26.12.2013 - 12:46 | Son Güncellenme:
Pamukkale Üniversitesi (PAÜ) Denizli Sağlık Yüksekokulu Öğretim Üyesi Yrd. Doç. Dr. Pınar Serçekuş, anne adaylarının doğum hakkındaki yanlış ve yetersiz bilgiler almasının hem korkuya hem de sezaryen doğuma yönelmelerine neden olduğunu söyledi.
Serçekuş, dünyada en fazla sezaryen doğumun gerçekleştiği üçüncü ülke olan Türkiye’de, kadınların sezaryenle doğum yapma tercihlerinin nedenleri ilenormal doğum sayısını artırmak için yapılması gerekenler hakkında düşüncelerini anlattı.
Türkiye’de her yüz doğumdan yüzde 46’sının sezaryenle gerçekleştiğini ve bunun Dünya Sağlık Örgütü’nün sezaryen doğum için normal değer olarak belirlediği yüzde 15’in çok üzerinde olduğunu belirten Serçekuş, sezaryen doğum oranının özel hastanelerde ise yüzde 66’ya çıktığına işaret etti.
Serçekuş, anne adayları tarafından sezaryen doğumun tercih edilmesindeki en temel nedenin ”doğum korkusu” olduğunu dile getirerek, şöyle konuştu: ”Anne adaylarının doğum hakkındaki yanlış ve yetersiz bilgiler alması, hem korkuya hem de sezaryen doğuma neden oluyor. Halbuki normal doğumun, hem anne hem de bebek sağlığı açısından çok daha faydalı olduğu görülmektedir.”
”Korkular doğum öncesi kursla yenilebilir”
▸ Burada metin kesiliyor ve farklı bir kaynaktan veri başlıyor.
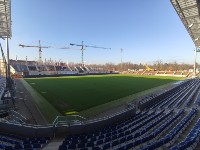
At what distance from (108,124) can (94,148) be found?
5.77 m

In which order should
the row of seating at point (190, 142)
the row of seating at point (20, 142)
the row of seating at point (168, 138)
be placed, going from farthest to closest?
the row of seating at point (20, 142) < the row of seating at point (168, 138) < the row of seating at point (190, 142)

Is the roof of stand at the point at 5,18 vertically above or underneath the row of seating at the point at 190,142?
above

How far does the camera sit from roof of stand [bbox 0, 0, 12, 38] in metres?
29.4

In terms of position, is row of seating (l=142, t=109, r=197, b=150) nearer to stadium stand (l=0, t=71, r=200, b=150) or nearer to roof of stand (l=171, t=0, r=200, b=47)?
stadium stand (l=0, t=71, r=200, b=150)

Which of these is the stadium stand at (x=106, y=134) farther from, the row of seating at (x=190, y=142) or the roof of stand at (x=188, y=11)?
the roof of stand at (x=188, y=11)

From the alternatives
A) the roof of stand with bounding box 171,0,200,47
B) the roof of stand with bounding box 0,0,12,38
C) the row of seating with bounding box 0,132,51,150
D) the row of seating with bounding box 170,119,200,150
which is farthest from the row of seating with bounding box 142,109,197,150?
the roof of stand with bounding box 0,0,12,38

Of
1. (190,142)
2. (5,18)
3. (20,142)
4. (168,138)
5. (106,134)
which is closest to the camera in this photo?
(190,142)

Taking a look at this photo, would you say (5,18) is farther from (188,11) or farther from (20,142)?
(188,11)

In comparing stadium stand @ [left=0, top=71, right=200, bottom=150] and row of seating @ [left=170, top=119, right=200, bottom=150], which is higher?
row of seating @ [left=170, top=119, right=200, bottom=150]

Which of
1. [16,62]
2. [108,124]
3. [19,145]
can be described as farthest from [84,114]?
[16,62]

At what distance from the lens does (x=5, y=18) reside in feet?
116

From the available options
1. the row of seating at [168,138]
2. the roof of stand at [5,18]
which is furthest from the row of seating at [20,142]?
the roof of stand at [5,18]

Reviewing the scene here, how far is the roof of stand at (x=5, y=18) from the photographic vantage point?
29.4m

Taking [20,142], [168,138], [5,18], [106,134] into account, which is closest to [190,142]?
[168,138]
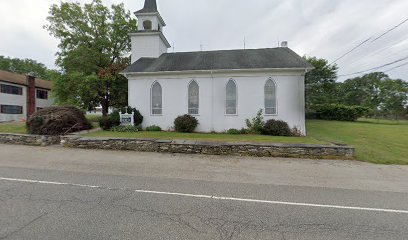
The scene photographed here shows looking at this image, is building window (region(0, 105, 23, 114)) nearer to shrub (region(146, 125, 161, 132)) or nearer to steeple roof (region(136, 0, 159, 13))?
steeple roof (region(136, 0, 159, 13))

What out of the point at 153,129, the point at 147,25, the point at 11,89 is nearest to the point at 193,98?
the point at 153,129

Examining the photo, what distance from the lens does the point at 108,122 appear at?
15344mm

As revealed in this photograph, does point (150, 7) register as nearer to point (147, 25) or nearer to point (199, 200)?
point (147, 25)

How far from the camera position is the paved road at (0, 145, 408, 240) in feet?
10.6

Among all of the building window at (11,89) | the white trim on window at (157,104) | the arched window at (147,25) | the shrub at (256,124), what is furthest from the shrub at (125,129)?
the building window at (11,89)

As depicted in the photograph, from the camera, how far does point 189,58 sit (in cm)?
1927

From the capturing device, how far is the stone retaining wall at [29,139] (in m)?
11.2

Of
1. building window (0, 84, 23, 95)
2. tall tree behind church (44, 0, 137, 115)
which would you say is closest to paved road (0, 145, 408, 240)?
tall tree behind church (44, 0, 137, 115)

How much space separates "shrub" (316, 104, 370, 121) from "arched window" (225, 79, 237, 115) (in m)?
25.8

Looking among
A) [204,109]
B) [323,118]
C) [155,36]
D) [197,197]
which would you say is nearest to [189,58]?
[155,36]

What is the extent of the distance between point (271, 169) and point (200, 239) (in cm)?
487

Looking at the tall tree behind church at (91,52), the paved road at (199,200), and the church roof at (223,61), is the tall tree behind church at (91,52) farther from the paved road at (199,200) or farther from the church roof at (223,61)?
the paved road at (199,200)

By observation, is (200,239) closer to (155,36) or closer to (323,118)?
(155,36)

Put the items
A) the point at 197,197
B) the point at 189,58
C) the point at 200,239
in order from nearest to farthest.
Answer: the point at 200,239 < the point at 197,197 < the point at 189,58
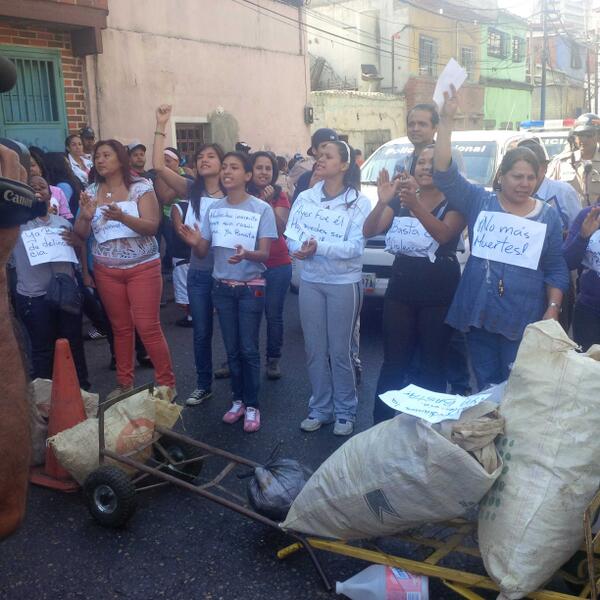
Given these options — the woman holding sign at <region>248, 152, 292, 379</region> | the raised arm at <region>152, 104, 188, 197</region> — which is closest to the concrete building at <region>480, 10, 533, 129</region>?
the woman holding sign at <region>248, 152, 292, 379</region>

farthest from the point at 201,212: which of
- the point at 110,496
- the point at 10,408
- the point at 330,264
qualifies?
the point at 10,408

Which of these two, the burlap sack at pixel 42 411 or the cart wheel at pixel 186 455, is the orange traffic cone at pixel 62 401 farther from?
the cart wheel at pixel 186 455

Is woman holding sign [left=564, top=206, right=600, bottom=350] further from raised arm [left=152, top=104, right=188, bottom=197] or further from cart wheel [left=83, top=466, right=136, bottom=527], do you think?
raised arm [left=152, top=104, right=188, bottom=197]

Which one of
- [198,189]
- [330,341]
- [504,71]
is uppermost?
[504,71]

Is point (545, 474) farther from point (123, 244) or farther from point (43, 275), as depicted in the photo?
point (43, 275)

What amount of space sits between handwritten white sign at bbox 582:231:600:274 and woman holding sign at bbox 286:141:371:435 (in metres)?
1.36

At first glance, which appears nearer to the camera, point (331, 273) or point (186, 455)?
point (186, 455)

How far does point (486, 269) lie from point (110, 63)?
9.53 meters

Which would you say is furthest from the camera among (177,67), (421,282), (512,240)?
(177,67)

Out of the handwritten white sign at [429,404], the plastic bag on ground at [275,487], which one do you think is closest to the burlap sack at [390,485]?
the handwritten white sign at [429,404]

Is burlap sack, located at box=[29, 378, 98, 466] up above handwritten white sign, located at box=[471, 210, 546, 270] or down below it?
below

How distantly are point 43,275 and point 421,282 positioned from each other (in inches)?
104

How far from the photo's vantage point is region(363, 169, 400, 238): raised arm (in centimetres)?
417

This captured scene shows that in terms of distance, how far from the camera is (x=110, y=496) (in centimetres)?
344
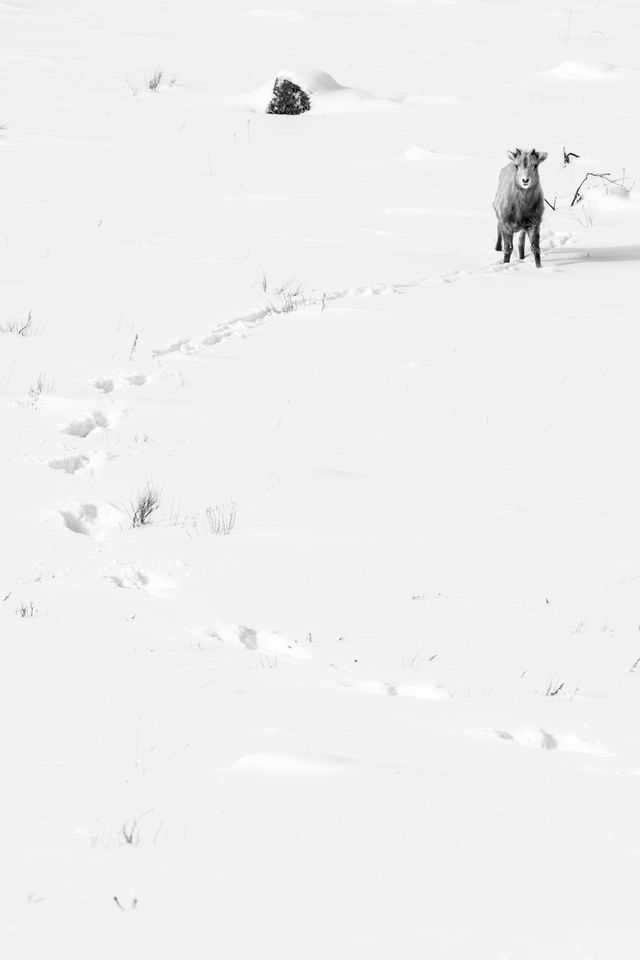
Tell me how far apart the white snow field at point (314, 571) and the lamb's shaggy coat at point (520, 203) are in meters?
0.27

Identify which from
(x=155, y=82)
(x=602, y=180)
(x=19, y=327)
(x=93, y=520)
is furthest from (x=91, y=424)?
(x=155, y=82)

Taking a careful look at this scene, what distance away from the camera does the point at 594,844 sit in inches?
106

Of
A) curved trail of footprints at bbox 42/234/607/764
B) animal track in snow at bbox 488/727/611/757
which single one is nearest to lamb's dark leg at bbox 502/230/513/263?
curved trail of footprints at bbox 42/234/607/764

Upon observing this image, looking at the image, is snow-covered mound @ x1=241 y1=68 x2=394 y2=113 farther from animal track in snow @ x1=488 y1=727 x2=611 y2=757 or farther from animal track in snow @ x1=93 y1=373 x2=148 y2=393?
animal track in snow @ x1=488 y1=727 x2=611 y2=757

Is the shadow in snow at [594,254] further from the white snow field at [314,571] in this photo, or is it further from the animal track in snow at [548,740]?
the animal track in snow at [548,740]

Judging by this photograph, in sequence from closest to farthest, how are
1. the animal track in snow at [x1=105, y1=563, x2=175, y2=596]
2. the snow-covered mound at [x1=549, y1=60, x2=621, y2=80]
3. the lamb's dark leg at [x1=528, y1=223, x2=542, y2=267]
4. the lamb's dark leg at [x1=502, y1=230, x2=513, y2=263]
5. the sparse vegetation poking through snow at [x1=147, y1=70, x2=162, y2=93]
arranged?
the animal track in snow at [x1=105, y1=563, x2=175, y2=596] → the lamb's dark leg at [x1=528, y1=223, x2=542, y2=267] → the lamb's dark leg at [x1=502, y1=230, x2=513, y2=263] → the sparse vegetation poking through snow at [x1=147, y1=70, x2=162, y2=93] → the snow-covered mound at [x1=549, y1=60, x2=621, y2=80]

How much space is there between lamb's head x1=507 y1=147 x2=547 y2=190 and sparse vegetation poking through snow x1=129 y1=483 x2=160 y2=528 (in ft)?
21.2

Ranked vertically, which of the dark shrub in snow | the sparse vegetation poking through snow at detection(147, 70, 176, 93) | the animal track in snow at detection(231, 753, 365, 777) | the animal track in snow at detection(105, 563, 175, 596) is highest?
the animal track in snow at detection(231, 753, 365, 777)

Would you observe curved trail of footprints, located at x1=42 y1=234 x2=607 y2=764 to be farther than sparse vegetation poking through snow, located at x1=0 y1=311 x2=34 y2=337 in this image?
No

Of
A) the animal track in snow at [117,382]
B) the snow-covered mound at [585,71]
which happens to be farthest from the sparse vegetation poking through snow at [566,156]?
the animal track in snow at [117,382]

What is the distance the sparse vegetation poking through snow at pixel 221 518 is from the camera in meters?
5.13

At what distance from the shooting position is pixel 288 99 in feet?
57.5

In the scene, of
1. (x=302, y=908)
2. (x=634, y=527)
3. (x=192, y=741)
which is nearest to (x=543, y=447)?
(x=634, y=527)

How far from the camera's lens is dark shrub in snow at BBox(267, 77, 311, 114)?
17453mm
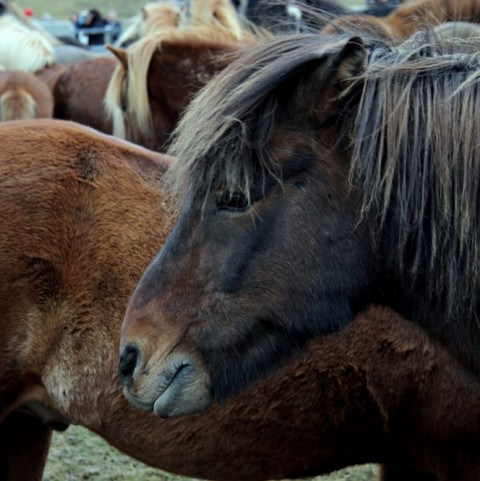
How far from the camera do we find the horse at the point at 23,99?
8.80 meters

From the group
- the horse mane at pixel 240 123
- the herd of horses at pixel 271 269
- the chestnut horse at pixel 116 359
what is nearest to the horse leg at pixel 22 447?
the herd of horses at pixel 271 269

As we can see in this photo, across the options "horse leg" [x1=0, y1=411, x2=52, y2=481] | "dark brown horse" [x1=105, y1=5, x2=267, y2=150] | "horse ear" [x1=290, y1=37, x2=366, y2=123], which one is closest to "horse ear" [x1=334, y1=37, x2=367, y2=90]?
"horse ear" [x1=290, y1=37, x2=366, y2=123]

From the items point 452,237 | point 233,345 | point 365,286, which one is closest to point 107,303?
point 233,345

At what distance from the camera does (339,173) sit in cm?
236

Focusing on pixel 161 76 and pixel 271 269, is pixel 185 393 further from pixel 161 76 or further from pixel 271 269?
pixel 161 76

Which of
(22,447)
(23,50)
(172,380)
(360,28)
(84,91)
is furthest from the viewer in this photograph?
(23,50)

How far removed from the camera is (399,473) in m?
3.56

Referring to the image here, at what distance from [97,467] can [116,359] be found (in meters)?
1.98

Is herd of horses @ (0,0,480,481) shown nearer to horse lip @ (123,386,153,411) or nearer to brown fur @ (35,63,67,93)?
horse lip @ (123,386,153,411)

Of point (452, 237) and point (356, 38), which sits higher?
point (356, 38)

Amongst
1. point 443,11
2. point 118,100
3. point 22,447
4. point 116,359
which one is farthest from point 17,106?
point 116,359

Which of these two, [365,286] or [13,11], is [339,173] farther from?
[13,11]

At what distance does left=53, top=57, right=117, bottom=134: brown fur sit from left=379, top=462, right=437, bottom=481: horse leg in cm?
556

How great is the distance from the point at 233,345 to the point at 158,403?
0.83 ft
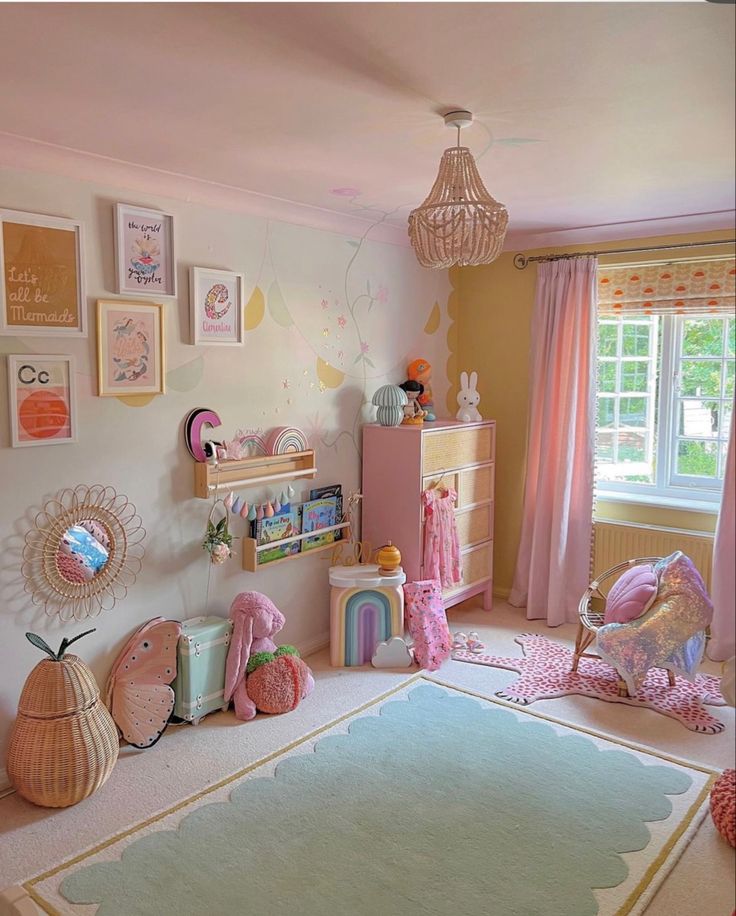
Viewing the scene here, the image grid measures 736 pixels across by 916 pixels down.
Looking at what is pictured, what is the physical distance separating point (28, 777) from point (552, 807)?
1.74 metres

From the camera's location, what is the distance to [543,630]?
4207 millimetres

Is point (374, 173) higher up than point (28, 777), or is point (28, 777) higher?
point (374, 173)

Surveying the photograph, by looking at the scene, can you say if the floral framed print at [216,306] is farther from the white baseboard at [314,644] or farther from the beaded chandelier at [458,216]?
the white baseboard at [314,644]

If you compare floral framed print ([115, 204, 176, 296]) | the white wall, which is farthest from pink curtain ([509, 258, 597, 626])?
floral framed print ([115, 204, 176, 296])

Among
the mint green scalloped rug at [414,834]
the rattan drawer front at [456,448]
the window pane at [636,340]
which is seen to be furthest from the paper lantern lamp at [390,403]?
the mint green scalloped rug at [414,834]

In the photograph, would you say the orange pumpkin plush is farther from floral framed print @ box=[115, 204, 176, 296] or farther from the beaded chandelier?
the beaded chandelier

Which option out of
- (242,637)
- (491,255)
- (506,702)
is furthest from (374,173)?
(506,702)

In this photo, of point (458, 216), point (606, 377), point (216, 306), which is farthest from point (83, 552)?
point (606, 377)

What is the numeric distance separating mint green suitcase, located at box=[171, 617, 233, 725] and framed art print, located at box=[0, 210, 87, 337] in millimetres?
1284

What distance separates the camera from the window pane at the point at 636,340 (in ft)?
12.0

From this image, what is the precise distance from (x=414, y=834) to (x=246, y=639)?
115 centimetres

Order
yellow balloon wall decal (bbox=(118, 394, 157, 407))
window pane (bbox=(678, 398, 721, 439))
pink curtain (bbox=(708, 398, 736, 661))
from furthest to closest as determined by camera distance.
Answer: yellow balloon wall decal (bbox=(118, 394, 157, 407)) → window pane (bbox=(678, 398, 721, 439)) → pink curtain (bbox=(708, 398, 736, 661))

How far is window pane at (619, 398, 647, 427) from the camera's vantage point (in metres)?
2.99

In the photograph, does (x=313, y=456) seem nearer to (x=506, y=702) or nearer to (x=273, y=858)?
(x=506, y=702)
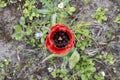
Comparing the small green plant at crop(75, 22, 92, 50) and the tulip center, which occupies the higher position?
the tulip center

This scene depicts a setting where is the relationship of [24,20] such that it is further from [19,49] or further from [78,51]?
[78,51]

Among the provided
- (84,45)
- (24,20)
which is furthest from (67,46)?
(24,20)

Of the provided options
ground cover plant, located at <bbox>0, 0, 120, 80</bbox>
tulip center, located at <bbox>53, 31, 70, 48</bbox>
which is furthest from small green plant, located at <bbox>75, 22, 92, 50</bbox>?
tulip center, located at <bbox>53, 31, 70, 48</bbox>

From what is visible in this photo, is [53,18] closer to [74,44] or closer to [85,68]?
[74,44]

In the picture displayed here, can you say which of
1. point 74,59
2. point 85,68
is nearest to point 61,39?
point 74,59

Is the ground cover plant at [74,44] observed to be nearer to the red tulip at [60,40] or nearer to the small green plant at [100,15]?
the small green plant at [100,15]

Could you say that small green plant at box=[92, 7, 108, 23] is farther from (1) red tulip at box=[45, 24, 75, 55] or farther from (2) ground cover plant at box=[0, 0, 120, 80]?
(1) red tulip at box=[45, 24, 75, 55]
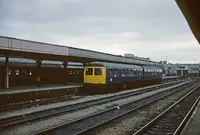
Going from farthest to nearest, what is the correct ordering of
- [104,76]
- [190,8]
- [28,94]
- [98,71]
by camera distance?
1. [98,71]
2. [104,76]
3. [28,94]
4. [190,8]

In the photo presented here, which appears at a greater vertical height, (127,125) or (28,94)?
(28,94)

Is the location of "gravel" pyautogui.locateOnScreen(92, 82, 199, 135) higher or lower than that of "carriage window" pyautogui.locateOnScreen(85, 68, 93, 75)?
lower

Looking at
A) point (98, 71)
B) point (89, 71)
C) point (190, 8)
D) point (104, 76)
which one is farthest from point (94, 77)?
point (190, 8)

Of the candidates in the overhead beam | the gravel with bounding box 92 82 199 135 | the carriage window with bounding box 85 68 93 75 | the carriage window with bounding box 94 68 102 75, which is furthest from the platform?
the overhead beam

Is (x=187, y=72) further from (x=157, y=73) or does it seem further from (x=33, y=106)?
(x=33, y=106)

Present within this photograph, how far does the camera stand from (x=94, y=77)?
84.7 feet

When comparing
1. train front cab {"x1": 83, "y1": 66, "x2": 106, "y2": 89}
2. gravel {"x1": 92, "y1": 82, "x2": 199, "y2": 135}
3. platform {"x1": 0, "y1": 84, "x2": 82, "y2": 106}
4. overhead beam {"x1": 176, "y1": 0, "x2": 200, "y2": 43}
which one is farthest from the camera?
train front cab {"x1": 83, "y1": 66, "x2": 106, "y2": 89}

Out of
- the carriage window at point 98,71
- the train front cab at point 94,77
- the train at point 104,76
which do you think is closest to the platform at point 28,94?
the train front cab at point 94,77

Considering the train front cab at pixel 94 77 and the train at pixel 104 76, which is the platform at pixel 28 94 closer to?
the train front cab at pixel 94 77

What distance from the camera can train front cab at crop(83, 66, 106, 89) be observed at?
2542 centimetres

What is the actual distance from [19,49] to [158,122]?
36.9ft

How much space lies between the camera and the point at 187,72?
307ft

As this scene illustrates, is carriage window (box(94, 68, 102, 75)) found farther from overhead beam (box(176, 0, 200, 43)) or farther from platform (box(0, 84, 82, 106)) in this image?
overhead beam (box(176, 0, 200, 43))

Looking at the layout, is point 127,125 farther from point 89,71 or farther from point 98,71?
point 89,71
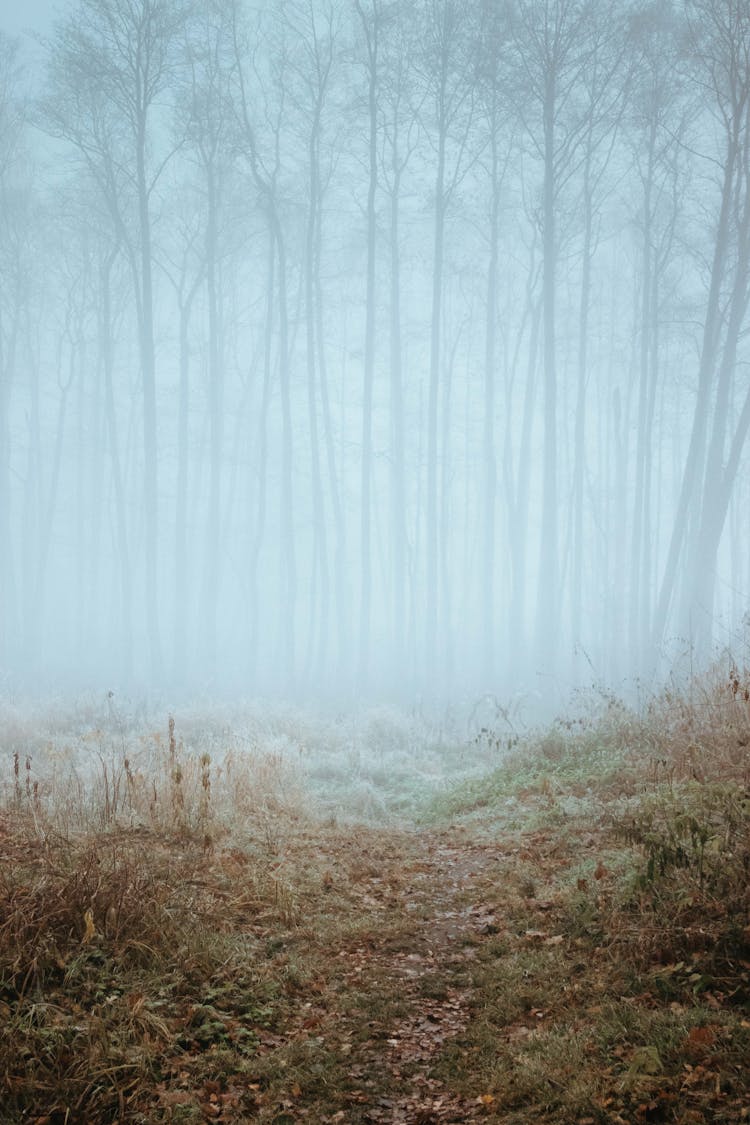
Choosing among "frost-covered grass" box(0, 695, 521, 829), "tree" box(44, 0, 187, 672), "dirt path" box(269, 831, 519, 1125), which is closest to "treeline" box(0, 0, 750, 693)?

Doğum korkusunun yenilmesinin anne adaylarının sezaryen tercihini ortadan kaldıracağını savunan Serçekuş, bu noktada 2000’li yıllardan itibaren özellikle büyükşehirlerde açılmaya başlanan doğum öncesi kurslarının önemli bir rol üstlendiğini ifade etti.
Serçekuş, bu kursların ülke genelinde yaygınlaştırılması ve ihtiyaca cevap verecek şekilde sayısal olarak yeterli hale getirilmesini önererek, şöyle devam etti: ”Doğum öncesi kurslarla doğum hakkında doğru bilgiler edinmek, korkularının giderilmesi için faydalı olacaktır. Bu kursların en temel amacı, doğumun doğal bir olay olduğunu vurgulamak, anne adaylarının doğum korkusunu azaltmak, böylece keyifli bir doğum deneyimi yaşamalarını sağlamaktır. Aynı zamanda gebelikteki rahatsızlıklarla baş etmeyi kolaylaştırmak, solunum ve gevşeme egzersizleri ile doğumun kolay olmasını sağlamak, çiftleri anne-baba olmaya hazırlamak, emzirme, bebek bakımı gibi ebeveynlik becerilerini geliştirmek, eşler arasındaki iletişimi arttırmaktır.”
Bu anlayışla üniversitede anne ve baba adayları için ücretsiz olarak doğum öncesi kurslar düzenlediklerini belirten Serçekuş, ”Doğum öncesi kurslarla normal doğum oranlarını yükseltmeyi hedefliyoruz” dedi.